§ Requirement:
Repeat the records exactly, minus the pictures.

§ Records for this exercise:
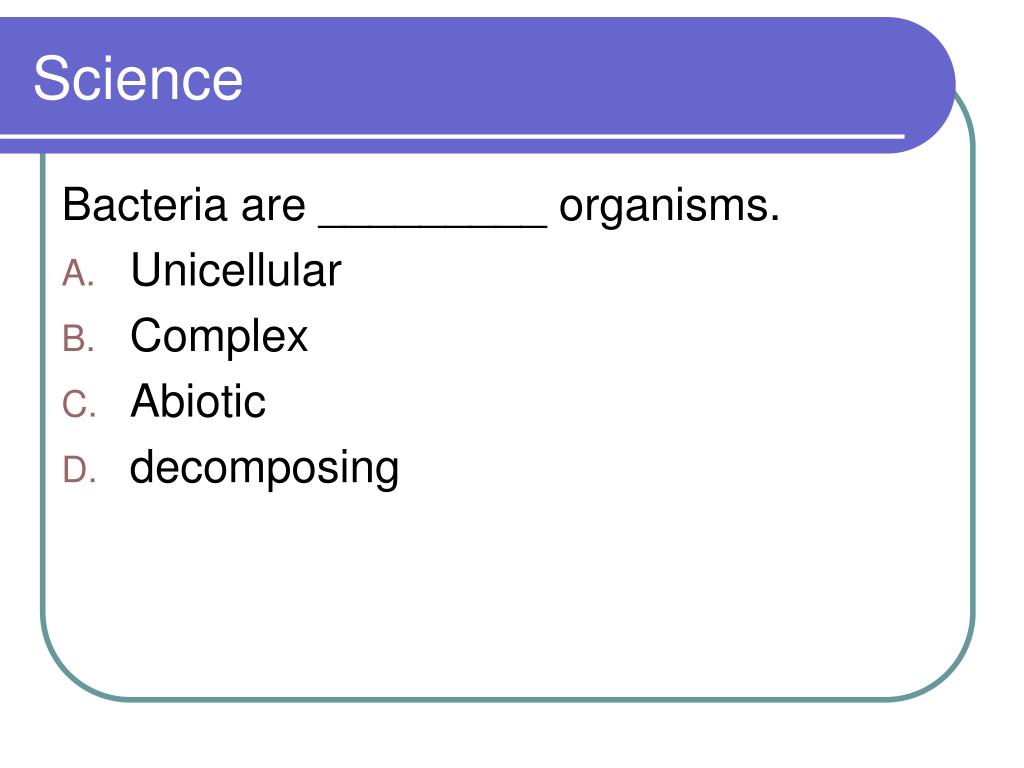 Science

Bacteria are _________ organisms.

A. Unicellular
B. Complex
C. Abiotic
D. decomposing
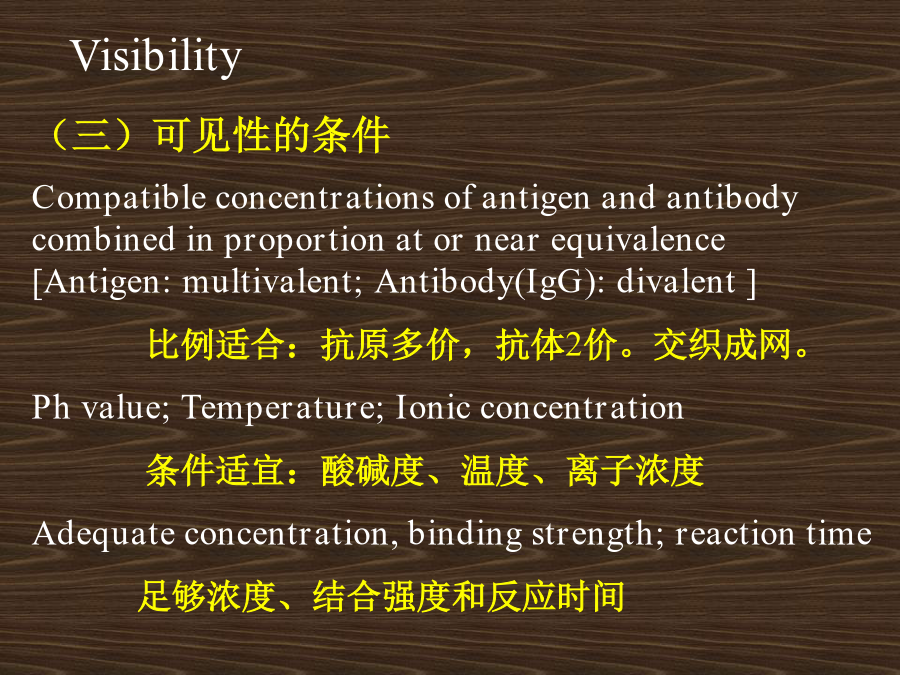 Visibility

（三）可见性的条件

Compatible concentrations of antigen and antibody combined in proportion at or near equivalence [Antigen: multivalent; Antibody(IgG): divalent ]

比例适合：抗原多价，抗体2价。交织成网。

Ph value; Temperature; Ionic concentration

条件适宜：酸碱度、温度、离子浓度

Adequate concentration, binding strength; reaction time

足够浓度、结合强度和反应时间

§ Result of the exercise:
 Science

Bacteria are _________ organisms.

A. Unicellular
B. Complex
C. Abiotic
D. decomposing
 Visibility

（三）可见性的条件

Compatible concentrations of antigen and antibody combined in proportion at or near equivalence [Antigen: multivalent; Antibody(IgG): divalent ]

比例适合：抗原多价，抗体2价。交织成网。

Ph value; Temperature; Ionic concentration

条件适宜：酸碱度、温度、离子浓度

Adequate concentration, binding strength; reaction time

足够浓度、结合强度和反应时间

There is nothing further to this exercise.